- [Do this] Copy out every entry below word for word, line by line. Leave the pictures out of your copy.

** Begin Data rows **

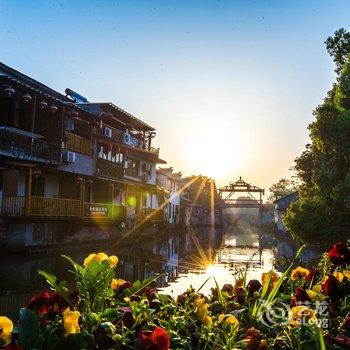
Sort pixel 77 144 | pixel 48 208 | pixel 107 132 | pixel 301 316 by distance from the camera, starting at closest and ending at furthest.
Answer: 1. pixel 301 316
2. pixel 48 208
3. pixel 77 144
4. pixel 107 132

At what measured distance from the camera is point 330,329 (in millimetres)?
2746

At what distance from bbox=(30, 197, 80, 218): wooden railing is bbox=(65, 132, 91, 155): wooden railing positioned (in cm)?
366

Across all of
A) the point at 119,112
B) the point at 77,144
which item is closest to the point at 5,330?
the point at 77,144

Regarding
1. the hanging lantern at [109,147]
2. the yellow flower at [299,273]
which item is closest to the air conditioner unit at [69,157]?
the hanging lantern at [109,147]

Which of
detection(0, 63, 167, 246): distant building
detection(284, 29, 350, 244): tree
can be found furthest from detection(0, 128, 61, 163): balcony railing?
detection(284, 29, 350, 244): tree

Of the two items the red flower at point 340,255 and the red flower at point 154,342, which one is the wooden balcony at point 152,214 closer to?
the red flower at point 340,255

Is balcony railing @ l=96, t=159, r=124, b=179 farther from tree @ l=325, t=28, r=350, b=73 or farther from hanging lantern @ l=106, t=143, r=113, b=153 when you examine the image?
tree @ l=325, t=28, r=350, b=73

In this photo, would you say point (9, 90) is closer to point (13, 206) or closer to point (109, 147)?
point (13, 206)

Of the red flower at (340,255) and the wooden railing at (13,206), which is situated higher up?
the wooden railing at (13,206)

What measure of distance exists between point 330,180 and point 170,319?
49.7 feet

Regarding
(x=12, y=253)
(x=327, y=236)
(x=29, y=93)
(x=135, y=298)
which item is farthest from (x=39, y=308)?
(x=29, y=93)

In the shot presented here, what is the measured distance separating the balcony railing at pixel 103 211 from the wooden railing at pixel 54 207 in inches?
44.9

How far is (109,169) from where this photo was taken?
2988 cm

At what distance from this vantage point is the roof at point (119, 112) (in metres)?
31.3
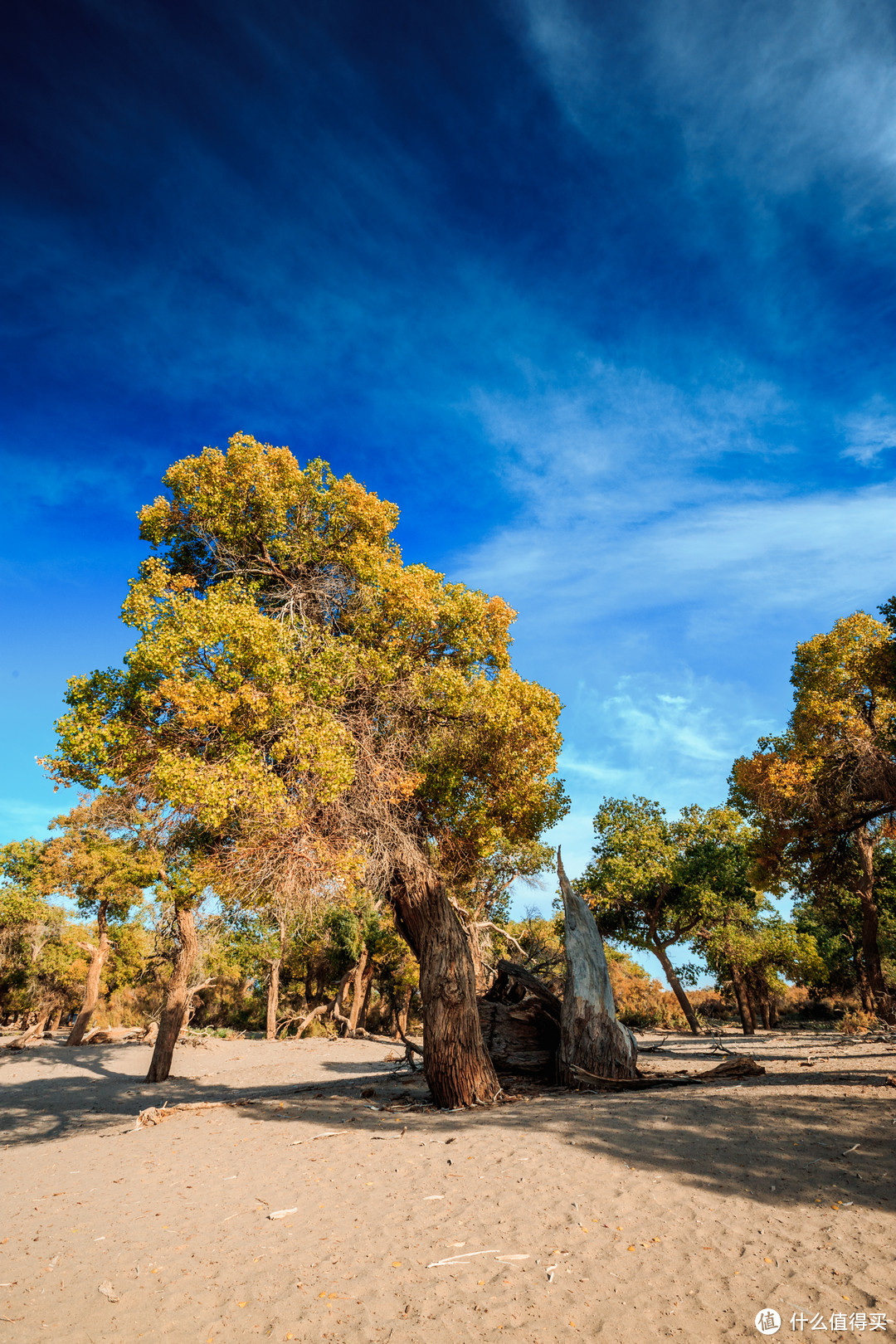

** End Data rows **

- [Full output]
Sort pixel 77 144 | pixel 48 208 | pixel 107 132 | pixel 301 316 by distance from the camera, starting at closest and ending at furthest.
Answer: 1. pixel 301 316
2. pixel 48 208
3. pixel 77 144
4. pixel 107 132

At what measured distance from the camera is point 330,329 (in millimetres)?
2746

At what distance from bbox=(30, 197, 80, 218): wooden railing is bbox=(65, 132, 91, 155): wooden railing positioned (in cm)?
366

Across all of
A) the point at 119,112
B) the point at 77,144
which item is closest to the point at 5,330?
the point at 77,144

Regarding
1. the hanging lantern at [109,147]
2. the yellow flower at [299,273]
which item is closest to the air conditioner unit at [69,157]?
the hanging lantern at [109,147]

Which of
detection(0, 63, 167, 246): distant building
detection(284, 29, 350, 244): tree
can be found furthest from detection(0, 128, 61, 163): balcony railing?
detection(284, 29, 350, 244): tree

Of the two items the red flower at point 340,255 and the red flower at point 154,342, which one is the wooden balcony at point 152,214 closer to?
the red flower at point 340,255

Is balcony railing @ l=96, t=159, r=124, b=179 farther from tree @ l=325, t=28, r=350, b=73 or farther from hanging lantern @ l=106, t=143, r=113, b=153 when you examine the image?
tree @ l=325, t=28, r=350, b=73

In this photo, would you say point (9, 90) is closer to point (13, 206) or closer to point (109, 147)?
point (13, 206)

Of the red flower at (340,255) and the wooden railing at (13,206), which is situated higher up?
the wooden railing at (13,206)

What measure of distance exists between point 330,180 and point 170,319?
49.7 feet

Regarding
(x=12, y=253)
(x=327, y=236)
(x=29, y=93)
(x=135, y=298)
which item is farthest from (x=39, y=308)?
(x=29, y=93)

In the shot presented here, what is the measured distance separating the balcony railing at pixel 103 211 from the wooden railing at pixel 54 207 in inches?
44.9

How far is (109,169) from where this photo was taken?
2988 cm

At what distance from this vantage point is the roof at point (119, 112) (in metres)?
31.3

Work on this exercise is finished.